**Exercise objective**
The answer must consist of the entire listing, repeated exactly.

**Source data**
== Segment start ==
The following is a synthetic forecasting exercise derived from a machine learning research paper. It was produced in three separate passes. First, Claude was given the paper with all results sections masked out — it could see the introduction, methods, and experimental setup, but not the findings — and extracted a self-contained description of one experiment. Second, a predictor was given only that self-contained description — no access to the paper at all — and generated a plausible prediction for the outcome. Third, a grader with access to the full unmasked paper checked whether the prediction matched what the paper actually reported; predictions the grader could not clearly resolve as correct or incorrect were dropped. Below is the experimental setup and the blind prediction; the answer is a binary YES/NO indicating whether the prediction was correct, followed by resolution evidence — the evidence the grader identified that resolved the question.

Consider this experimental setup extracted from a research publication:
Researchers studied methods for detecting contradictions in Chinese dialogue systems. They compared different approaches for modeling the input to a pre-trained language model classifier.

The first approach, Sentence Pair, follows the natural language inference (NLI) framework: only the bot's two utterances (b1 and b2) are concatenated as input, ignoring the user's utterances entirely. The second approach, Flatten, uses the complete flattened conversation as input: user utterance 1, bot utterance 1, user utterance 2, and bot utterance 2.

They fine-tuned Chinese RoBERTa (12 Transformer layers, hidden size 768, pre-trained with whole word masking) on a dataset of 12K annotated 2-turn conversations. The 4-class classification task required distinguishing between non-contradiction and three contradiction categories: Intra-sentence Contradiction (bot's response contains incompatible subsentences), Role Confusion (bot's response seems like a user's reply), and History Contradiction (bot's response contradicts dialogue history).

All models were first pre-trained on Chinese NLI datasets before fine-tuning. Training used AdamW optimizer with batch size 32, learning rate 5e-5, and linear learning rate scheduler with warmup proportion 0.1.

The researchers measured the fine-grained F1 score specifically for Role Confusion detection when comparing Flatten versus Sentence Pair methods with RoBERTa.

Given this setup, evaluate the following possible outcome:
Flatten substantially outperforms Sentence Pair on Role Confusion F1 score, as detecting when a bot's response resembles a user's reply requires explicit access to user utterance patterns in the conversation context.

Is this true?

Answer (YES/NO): NO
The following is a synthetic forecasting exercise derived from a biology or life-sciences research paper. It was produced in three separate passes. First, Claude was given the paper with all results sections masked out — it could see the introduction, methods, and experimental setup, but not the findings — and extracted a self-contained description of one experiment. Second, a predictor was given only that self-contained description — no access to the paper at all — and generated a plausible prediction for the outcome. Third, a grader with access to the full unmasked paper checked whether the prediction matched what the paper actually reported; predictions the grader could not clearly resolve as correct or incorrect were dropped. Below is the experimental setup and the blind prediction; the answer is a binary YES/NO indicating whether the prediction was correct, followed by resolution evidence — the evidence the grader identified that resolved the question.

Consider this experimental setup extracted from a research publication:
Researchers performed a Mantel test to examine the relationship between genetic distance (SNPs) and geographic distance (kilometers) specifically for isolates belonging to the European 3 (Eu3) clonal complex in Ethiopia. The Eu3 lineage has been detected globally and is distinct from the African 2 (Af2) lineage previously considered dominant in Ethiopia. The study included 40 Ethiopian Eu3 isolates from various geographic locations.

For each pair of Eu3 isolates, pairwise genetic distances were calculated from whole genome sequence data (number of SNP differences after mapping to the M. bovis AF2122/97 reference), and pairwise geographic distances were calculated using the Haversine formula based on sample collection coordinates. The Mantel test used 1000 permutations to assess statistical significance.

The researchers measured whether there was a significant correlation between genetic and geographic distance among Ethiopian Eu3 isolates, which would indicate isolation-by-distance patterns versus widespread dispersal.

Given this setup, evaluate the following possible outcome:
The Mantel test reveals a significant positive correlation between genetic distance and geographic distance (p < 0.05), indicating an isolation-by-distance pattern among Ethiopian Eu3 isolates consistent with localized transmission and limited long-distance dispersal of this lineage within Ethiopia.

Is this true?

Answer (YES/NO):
== Segment end ==
**Answer box**
The following is a synthetic forecasting exercise derived from a machine learning research paper. It was produced in three separate passes. First, Claude was given the paper with all results sections masked out — it could see the introduction, methods, and experimental setup, but not the findings — and extracted a self-contained description of one experiment. Second, a predictor was given only that self-contained description — no access to the paper at all — and generated a plausible prediction for the outcome. Third, a grader with access to the full unmasked paper checked whether the prediction matched what the paper actually reported; predictions the grader could not clearly resolve as correct or incorrect were dropped. Below is the experimental setup and the blind prediction; the answer is a binary YES/NO indicating whether the prediction was correct, followed by resolution evidence — the evidence the grader identified that resolved the question.

Consider this experimental setup extracted from a research publication:
Researchers studied methods for detecting contradictions in Chinese dialogue systems. They compared different approaches for modeling the input to a pre-trained language model classifier.

The first approach, Sentence Pair, follows the natural language inference (NLI) framework: only the bot's two utterances (b1 and b2) are concatenated as input, ignoring the user's utterances entirely. The second approach, Flatten, uses the complete flattened conversation as input: user utterance 1, bot utterance 1, user utterance 2, and bot utterance 2.

They fine-tuned Chinese RoBERTa (12 Transformer layers, hidden size 768, pre-trained with whole word masking) on a dataset of 12K annotated 2-turn conversations. The 4-class classification task required distinguishing between non-contradiction and three contradiction categories: Intra-sentence Contradiction (bot's response contains incompatible subsentences), Role Confusion (bot's response seems like a user's reply), and History Contradiction (bot's response contradicts dialogue history).

All models were first pre-trained on Chinese NLI datasets before fine-tuning. Training used AdamW optimizer with batch size 32, learning rate 5e-5, and linear learning rate scheduler with warmup proportion 0.1.

The researchers measured the fine-grained F1 score specifically for Role Confusion detection when comparing Flatten versus Sentence Pair methods with RoBERTa.

Given this setup, evaluate the following possible outcome:
Flatten substantially outperforms Sentence Pair on Role Confusion F1 score, as detecting when a bot's response resembles a user's reply requires explicit access to user utterance patterns in the conversation context.

Is this true?

Answer (YES/NO): NO
The following is a synthetic forecasting exercise derived from a biology or life-sciences research paper. It was produced in three separate passes. First, Claude was given the paper with all results sections masked out — it could see the introduction, methods, and experimental setup, but not the findings — and extracted a self-contained description of one experiment. Second, a predictor was given only that self-contained description — no access to the paper at all — and generated a plausible prediction for the outcome. Third, a grader with access to the full unmasked paper checked whether the prediction matched what the paper actually reported; predictions the grader could not clearly resolve as correct or incorrect were dropped. Below is the experimental setup and the blind prediction; the answer is a binary YES/NO indicating whether the prediction was correct, followed by resolution evidence — the evidence the grader identified that resolved the question.

Consider this experimental setup extracted from a research publication:
Researchers performed a Mantel test to examine the relationship between genetic distance (SNPs) and geographic distance (kilometers) specifically for isolates belonging to the European 3 (Eu3) clonal complex in Ethiopia. The Eu3 lineage has been detected globally and is distinct from the African 2 (Af2) lineage previously considered dominant in Ethiopia. The study included 40 Ethiopian Eu3 isolates from various geographic locations.

For each pair of Eu3 isolates, pairwise genetic distances were calculated from whole genome sequence data (number of SNP differences after mapping to the M. bovis AF2122/97 reference), and pairwise geographic distances were calculated using the Haversine formula based on sample collection coordinates. The Mantel test used 1000 permutations to assess statistical significance.

The researchers measured whether there was a significant correlation between genetic and geographic distance among Ethiopian Eu3 isolates, which would indicate isolation-by-distance patterns versus widespread dispersal.

Given this setup, evaluate the following possible outcome:
The Mantel test reveals a significant positive correlation between genetic distance and geographic distance (p < 0.05), indicating an isolation-by-distance pattern among Ethiopian Eu3 isolates consistent with localized transmission and limited long-distance dispersal of this lineage within Ethiopia.

Is this true?

Answer (YES/NO):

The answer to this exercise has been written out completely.